When do $p$-adic and standard convergence coincide? Consider the series $1 + 3/5 + 3^2/5^2 + \cdots = \sum_{j=0}^\infty 3^j/5^j$. In both the standard metric and the $3$-adic metric, $\sum_{j=0}^\infty 3^j/5^j = 5/2$. Is this a coincidence because of the geometric nature of the sum (which has an algebraic solution method that's valid in both fields), or is the case that if $x_n \to x \in \mathbb{R}$, and $x_n \to y \in \mathbb{Q}_p$, then $x = y$ (via the natural embedding)? If it's not the case in $\mathbb{Q}_p$, then what about in $\mathbb{Z}_p$?
 A: First of all, there is no natural embedding from $\Bbb R$ to $\Bbb Q_p$ or vice-versa.
If you have a sequence of rational numbers, then it may converge both in $\Bbb R$ and in $\Bbb Q_p$, but it may converge to transcendental numbers in either field.
Example: $\sum_{n \geq 0} \frac{3^n}{n!}$ converges in $\Bbb R$ to $e^3$, and in $\Bbb Q_3$ to a transcendental number in $\Bbb Q_3$ (which is the analog of $e^3$). It is meaningless to say whether these two are equal.
In your example, it is special because the series you are using is the Taylor expansion of a rational function in $\Bbb Q$. It then makes sense, because both series converge to the value of the rational function, which takes values in $\Bbb Q$.

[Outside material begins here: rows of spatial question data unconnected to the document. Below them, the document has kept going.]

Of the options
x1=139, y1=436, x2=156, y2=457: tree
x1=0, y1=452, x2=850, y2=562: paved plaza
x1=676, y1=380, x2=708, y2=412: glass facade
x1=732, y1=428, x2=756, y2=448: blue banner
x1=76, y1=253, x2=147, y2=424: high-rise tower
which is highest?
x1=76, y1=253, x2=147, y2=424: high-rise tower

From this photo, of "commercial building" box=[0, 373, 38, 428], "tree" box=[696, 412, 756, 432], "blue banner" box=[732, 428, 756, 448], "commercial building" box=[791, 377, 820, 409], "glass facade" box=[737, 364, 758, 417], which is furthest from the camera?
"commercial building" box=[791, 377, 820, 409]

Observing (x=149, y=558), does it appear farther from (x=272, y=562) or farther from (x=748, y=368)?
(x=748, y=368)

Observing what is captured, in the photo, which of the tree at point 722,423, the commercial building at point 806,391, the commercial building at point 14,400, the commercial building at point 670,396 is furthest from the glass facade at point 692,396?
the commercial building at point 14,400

In general, suppose you have a sequence $(x_n)_n$ of rational numbers, which converges both in $\Bbb R$ and in $\Bbb Q_p$, and the limits are both rational numbers, they still may be different.
Example: $x_n = \frac {3^n}{1 + 3^n}$. In $\Bbb R$ it converges to $1$, while in $\Bbb Q_3$ it converges to $0$.